VOID  _nx_ip_driver_deferred_processing(NX_IP *ip_ptr)
{

    /* Set event flags to wake the IP helper thread, which will in turn
       call the driver with the NX_LINK_DEFERRED_PROCESSING command.  */
    tx_event_flags_set(&(ip_ptr -> nx_ip_events), NX_IP_DRIVER_DEFERRED_EVENT, TX_OR);
}

Then, this is picked-up by something in the ip_thread task, which process the packet by issuing a driver request.

What i found a bit tricky is those parts (but i might be wrong):

1st, the nx_driver_information.nx_driver_information_deferred_events is set to 1 (as per code snippet above) without any protection against 2nd point.

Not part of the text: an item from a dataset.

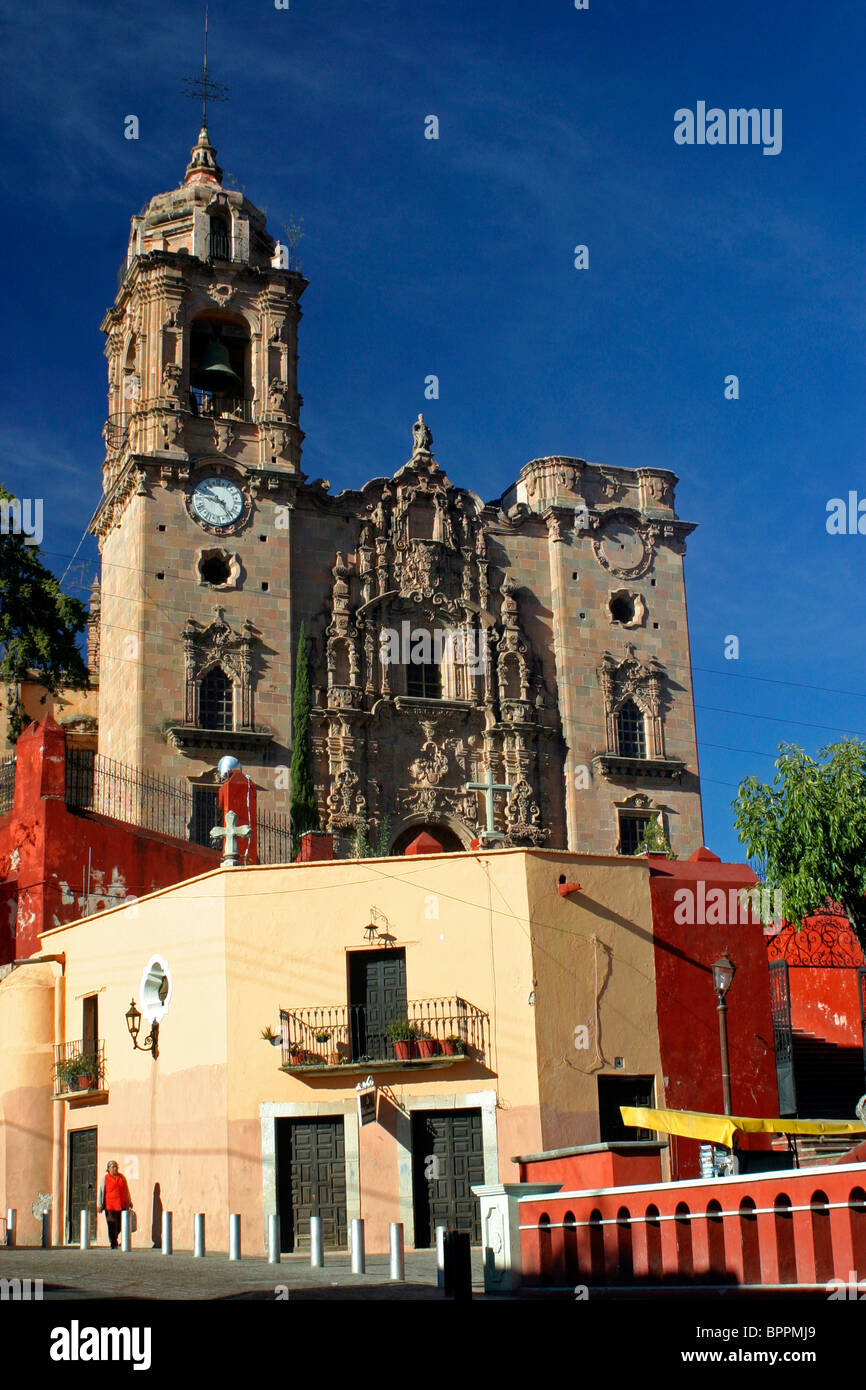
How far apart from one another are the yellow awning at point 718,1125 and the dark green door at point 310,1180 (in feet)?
16.5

2nd, the "nx_driver_information.nx_driver_information_deferred_events = 0;" is set here to zero by disabling interrupts

static VOID  _nx_driver_deferred_processing(NX_IP_DRIVER *driver_req_ptr)
{

  TX_INTERRUPT_SAVE_AREA

    ULONG       deferred_events;


  /* Disable interrupts.  */
  TX_DISABLE

    /* Pickup deferred events.  */
    deferred_events =  nx_driver_information.nx_driver_information_deferred_events;
  nx_driver_information.nx_driver_information_deferred_events =  0;

  /* Restore interrupts.  */
  TX_RESTORE
    /* Check for a transmit complete event.  */
    if(deferred_events & NX_DRIVER_DEFERRED_PACKET_TRANSMITTED)
    {

      /* Process transmitted packet(s).  */
      HAL_ETH_ReleaseTxPacket(&eth_handle);
    }
  /* Check for received packet.  */
  if(deferred_events & NX_DRIVER_DEFERRED_PACKET_RECEIVED)
  {

    /* Process received packet(s).  */
    _nx_driver_hardware_packet_received();
  }

  /* Mark request as successful.  */
  driver_req_ptr->nx_ip_driver_status =  NX_SUCCESS;
}

Am i on the right way?

D.

Davide Dalfra · ‎2025-07-13

Weekend news:

i found some more to work with, and on the interrupt side i stabilized the situation. Now i am quite able to get good eth performances and also i am able to restore the system after flooding.
Tested also with hping3, and it almost works.

I have now a question: sometimes i fall into HAL_ETH_ErrorCallback. How the restore of the ETH peripheral shall be made?
Setting a new event and picking it up on the working thread to issue a restart? Any good suggestion?
I fall into with:

heth->gState = 35
heth->ErrorCode = 8
heth->DMAErrorCode = 33920

Regards

Davide